Extract to read:
* * * *
The reason for Cox’s bleak view of the wider Cosmos appears to be entirely down to the well-known effect of the Copernican revolution in its generalised form: In stages humanity has not only become aware of the sheer size of the cosmos and the apparent insignificance of humanity, but it has also lost any Ptolemaic sense of human centrality. It is with this context in mind that Cox talks about the “dizzying physical relegation” (p8) of human kind and the history of cosmology which has been a “journey into insignificance” pP32) resulting in “our demotion” (p33) and our “magnificent relegation” (p59).  On the penultimate page of his book we read:

It is surely true that there is no absolute meaning or value to our existence when set against the limitless stars. We are allowed to exist by the laws of nature and in that sense we have no more value than the stars themselves.  (p269)

In the section of his book about the golden records onboard the Voyager spacecraft Cox says of these very long shots at interstellar communication:

It is a desire to reach out to others, to attempt contact even when the chances are vanishingly small; a wish not to be alone. The golden disks are futile and yet filled with hope; the hope that one day we may know the boundaries of our loneliness and lay to rest  the unsettling noise that accompanies the enduring silence (p81)
* * * *
Written request: Can you revise the Cox passage from "It is surely" to "enduring silence (p81)" so that "stars" becomes "galaxies" wherever it occurs? You won't need the data below.
* * * *
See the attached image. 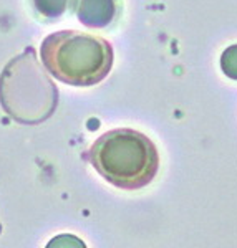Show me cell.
<instances>
[{
	"mask_svg": "<svg viewBox=\"0 0 237 248\" xmlns=\"http://www.w3.org/2000/svg\"><path fill=\"white\" fill-rule=\"evenodd\" d=\"M34 5L40 15L48 18H58L65 14L68 0H34Z\"/></svg>",
	"mask_w": 237,
	"mask_h": 248,
	"instance_id": "obj_5",
	"label": "cell"
},
{
	"mask_svg": "<svg viewBox=\"0 0 237 248\" xmlns=\"http://www.w3.org/2000/svg\"><path fill=\"white\" fill-rule=\"evenodd\" d=\"M116 12V0H80L78 20L90 29H103L113 22Z\"/></svg>",
	"mask_w": 237,
	"mask_h": 248,
	"instance_id": "obj_4",
	"label": "cell"
},
{
	"mask_svg": "<svg viewBox=\"0 0 237 248\" xmlns=\"http://www.w3.org/2000/svg\"><path fill=\"white\" fill-rule=\"evenodd\" d=\"M45 248H86V245L78 237H75V235L63 233L51 238Z\"/></svg>",
	"mask_w": 237,
	"mask_h": 248,
	"instance_id": "obj_7",
	"label": "cell"
},
{
	"mask_svg": "<svg viewBox=\"0 0 237 248\" xmlns=\"http://www.w3.org/2000/svg\"><path fill=\"white\" fill-rule=\"evenodd\" d=\"M0 105L22 124H40L57 109L58 90L40 68L34 48H27L2 71Z\"/></svg>",
	"mask_w": 237,
	"mask_h": 248,
	"instance_id": "obj_3",
	"label": "cell"
},
{
	"mask_svg": "<svg viewBox=\"0 0 237 248\" xmlns=\"http://www.w3.org/2000/svg\"><path fill=\"white\" fill-rule=\"evenodd\" d=\"M0 230H2V227H0Z\"/></svg>",
	"mask_w": 237,
	"mask_h": 248,
	"instance_id": "obj_8",
	"label": "cell"
},
{
	"mask_svg": "<svg viewBox=\"0 0 237 248\" xmlns=\"http://www.w3.org/2000/svg\"><path fill=\"white\" fill-rule=\"evenodd\" d=\"M220 68L226 77L237 79V43L224 50L222 57H220Z\"/></svg>",
	"mask_w": 237,
	"mask_h": 248,
	"instance_id": "obj_6",
	"label": "cell"
},
{
	"mask_svg": "<svg viewBox=\"0 0 237 248\" xmlns=\"http://www.w3.org/2000/svg\"><path fill=\"white\" fill-rule=\"evenodd\" d=\"M88 161L104 181L124 190L146 187L159 169L154 142L128 127L100 136L88 151Z\"/></svg>",
	"mask_w": 237,
	"mask_h": 248,
	"instance_id": "obj_1",
	"label": "cell"
},
{
	"mask_svg": "<svg viewBox=\"0 0 237 248\" xmlns=\"http://www.w3.org/2000/svg\"><path fill=\"white\" fill-rule=\"evenodd\" d=\"M40 57L51 77L70 86L98 85L108 77L115 60L108 40L73 30L48 35Z\"/></svg>",
	"mask_w": 237,
	"mask_h": 248,
	"instance_id": "obj_2",
	"label": "cell"
}]
</instances>
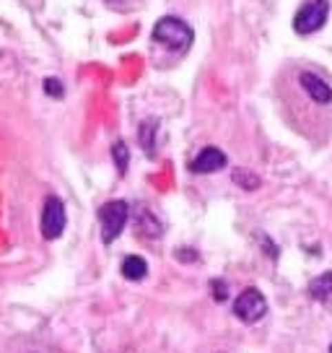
* * * *
Expected answer:
It is surely true that there is no absolute meaning or value to our existence when set against the limitless galaxies. We are allowed to exist by the laws of nature and in that sense we have no more value than the galaxies themselves.  (p269)

In the section of his book about the golden records onboard the Voyager spacecraft Cox says of these very long shots at interstellar communication:

It is a desire to reach out to others, to attempt contact even when the chances are vanishingly small; a wish not to be alone. The golden disks are futile and yet filled with hope; the hope that one day we may know the boundaries of our loneliness and lay to rest  the unsettling noise that accompanies the enduring silence (p81)